> PROVIDED TEXT
If you're in a non-X environment, you can put
something like this line in .slrnrc:
set non_Xbrowser "links2 '%s'"
Now, when you click a link, slrn will be replaced
by links2 with the desired page displaying.
If you're in an X environment, using ssh to get to
your remote slrn, you can 'ssh -Y' to that machine,
and have in your .slrnrc something like,
set Xbrowser "links2 -g -mode 850x650 '%s' &"
That should open the link in that browser on your
current display. Of course, you have to have remote
X configured to allow that in /etc/X11/xorg.conf
I did exactly that for years until I changed
hardware and I had to start over with a new xorg.conf.
One of these days, I'll have to dig into the man
pages and see how to get it back.
There is one more possibility that most people don't
consider; the graphical terminal browser. Still using
the non_Xbrowser setting, call something like arachne.
AFAIK, the Linux version is frozen in time around '01
or '02. No JavaScript or https. I used to launch it
from Pine that way til '06.
Point is... no matter that you're running slrn
over ssh. It's no problem to click on a link and
have it display one way or other.
> 2. Here's my slrn version. This is stock slrn from Ubuntu Karmic.
> slrn pre1.0.0-11
> S-Lang Library Version: 2.1.4
< slrn pre1.0.0-16
< S-Lang Library Version: 2.2.2
< * Note: This program was compiled against version 2.2.1.
Those are the only differences I see. Maybe someone
(JED?) can explain why one works and the other doesn't.

> GOAL 1
Print the slrn post from "One of these" to "way or other.".

> RECORDS PROVIDED

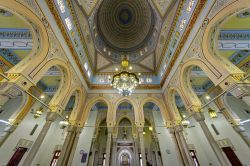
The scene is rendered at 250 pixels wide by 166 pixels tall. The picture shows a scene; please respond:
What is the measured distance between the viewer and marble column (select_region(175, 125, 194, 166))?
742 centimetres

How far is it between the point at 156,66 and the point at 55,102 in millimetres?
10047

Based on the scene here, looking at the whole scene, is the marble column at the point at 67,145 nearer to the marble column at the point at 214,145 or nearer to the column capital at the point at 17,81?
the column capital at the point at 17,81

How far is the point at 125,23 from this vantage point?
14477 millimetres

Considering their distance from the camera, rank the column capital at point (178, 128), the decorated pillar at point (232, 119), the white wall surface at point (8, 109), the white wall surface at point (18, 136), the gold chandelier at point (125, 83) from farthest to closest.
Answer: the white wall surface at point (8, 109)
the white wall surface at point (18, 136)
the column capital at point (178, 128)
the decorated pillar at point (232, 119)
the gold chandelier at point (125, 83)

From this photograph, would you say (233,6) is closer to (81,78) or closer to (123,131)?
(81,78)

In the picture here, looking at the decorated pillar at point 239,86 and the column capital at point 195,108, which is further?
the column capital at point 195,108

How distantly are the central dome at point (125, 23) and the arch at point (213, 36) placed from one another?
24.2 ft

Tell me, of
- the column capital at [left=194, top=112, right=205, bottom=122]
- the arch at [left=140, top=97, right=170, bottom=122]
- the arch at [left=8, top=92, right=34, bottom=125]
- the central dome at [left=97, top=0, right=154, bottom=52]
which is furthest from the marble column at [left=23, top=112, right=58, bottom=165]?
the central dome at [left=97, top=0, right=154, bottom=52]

---

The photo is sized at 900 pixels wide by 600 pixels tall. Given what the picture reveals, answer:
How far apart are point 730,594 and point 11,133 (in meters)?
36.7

---

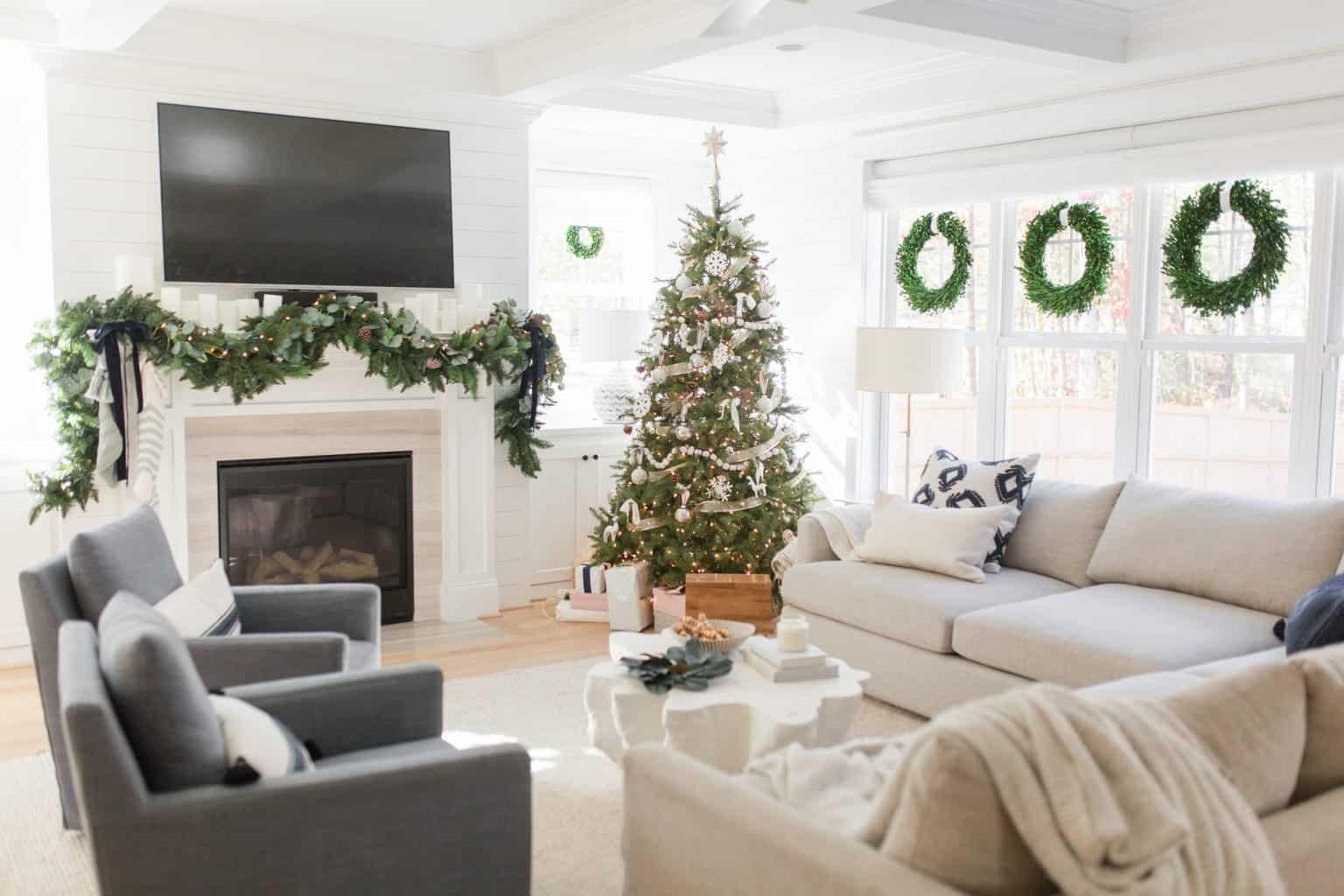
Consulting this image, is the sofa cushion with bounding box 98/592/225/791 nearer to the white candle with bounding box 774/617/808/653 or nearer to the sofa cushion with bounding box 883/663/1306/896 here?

> GOAL 2
From the listing, output the lines from the one with "Based on the" through the one with "14477 millimetres", reproducing them verbatim and including both of those lines.

> CORRECT RESULT 1
One of these days, I'll have to dig into the man
pages and see how to get it back.
There is one more possibility that most people don't
consider; the graphical terminal browser. Still using
the non_Xbrowser setting, call something like arachne.
AFAIK, the Linux version is frozen in time around '01
or '02. No JavaScript or https. I used to launch it
from Pine that way til '06.
Point is... no matter that you're running slrn
over ssh. It's no problem to click on a link and
have it display one way or other.

> CORRECT RESULT 2
Based on the scene here, looking at the whole scene, is the marble column at the point at 67,145 nearer to the marble column at the point at 214,145 or nearer to the column capital at the point at 17,81?
the column capital at the point at 17,81

How far is the point at 125,23 from this vantage point?
14477 millimetres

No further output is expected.